**WHAT IS EXPECTED:** Leave out all pictures. Return exactly the lines from the top of the material through the line containing "Lomandra Misty Green".

**DATASET EXCERPTS:**
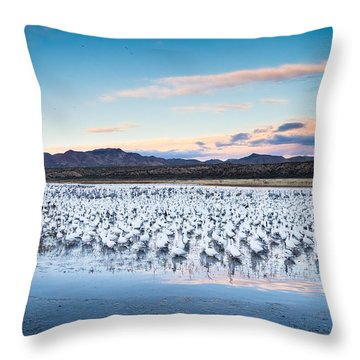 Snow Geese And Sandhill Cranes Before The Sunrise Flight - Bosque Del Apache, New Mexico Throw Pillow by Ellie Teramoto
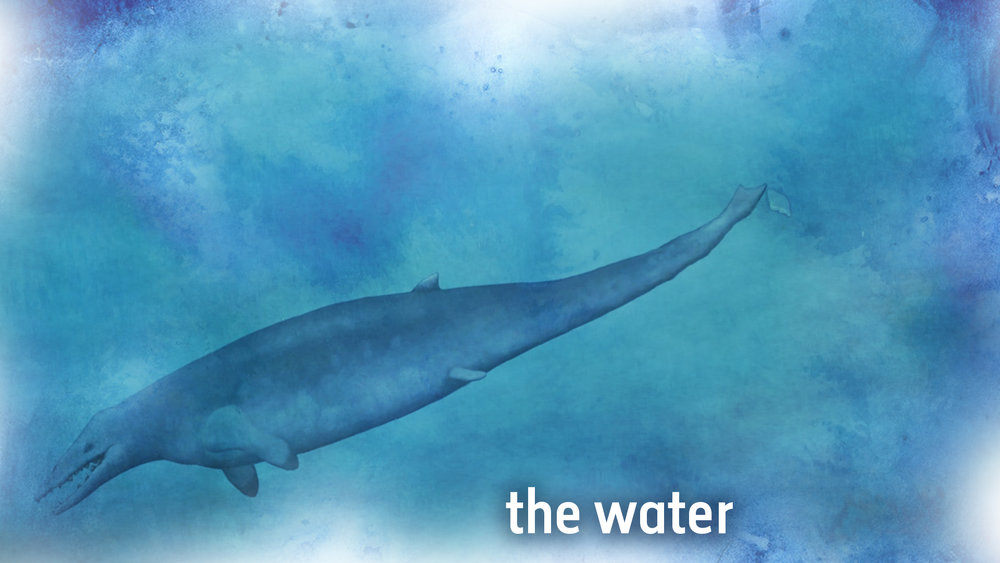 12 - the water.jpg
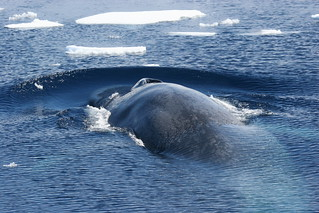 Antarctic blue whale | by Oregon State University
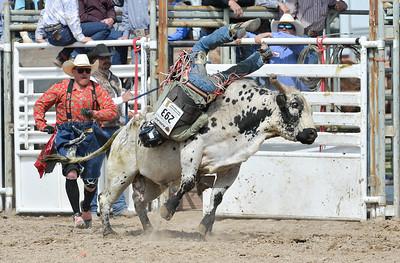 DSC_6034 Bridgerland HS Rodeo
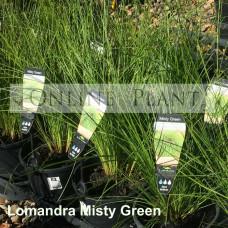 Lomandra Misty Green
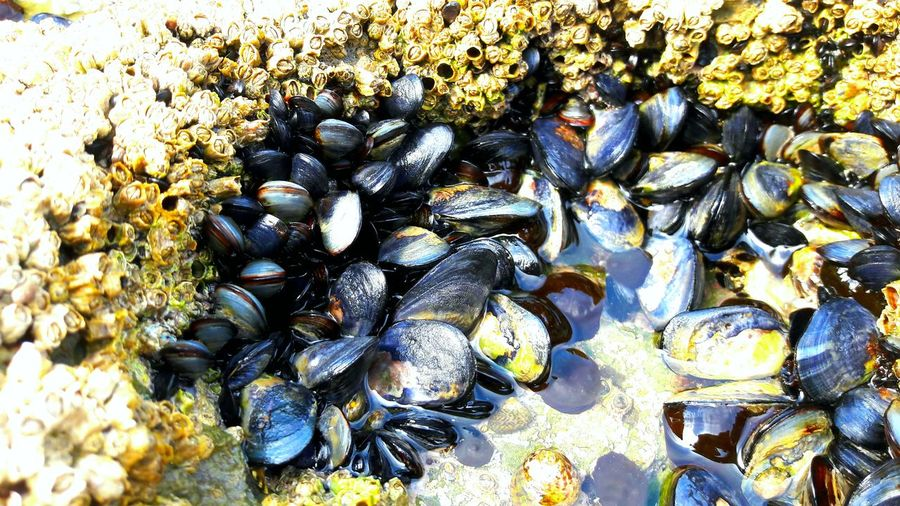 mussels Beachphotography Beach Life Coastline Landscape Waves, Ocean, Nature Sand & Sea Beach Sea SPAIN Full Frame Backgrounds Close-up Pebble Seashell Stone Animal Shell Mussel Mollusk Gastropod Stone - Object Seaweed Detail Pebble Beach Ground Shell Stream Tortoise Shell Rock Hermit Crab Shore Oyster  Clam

**EXERCISE OUTPUT:**
 Snow Geese And Sandhill Cranes Before The Sunrise Flight - Bosque Del Apache, New Mexico Throw Pillow by Ellie Teramoto
 12 - the water.jpg
 Antarctic blue whale | by Oregon State University
 DSC_6034 Bridgerland HS Rodeo
 Lomandra Misty Green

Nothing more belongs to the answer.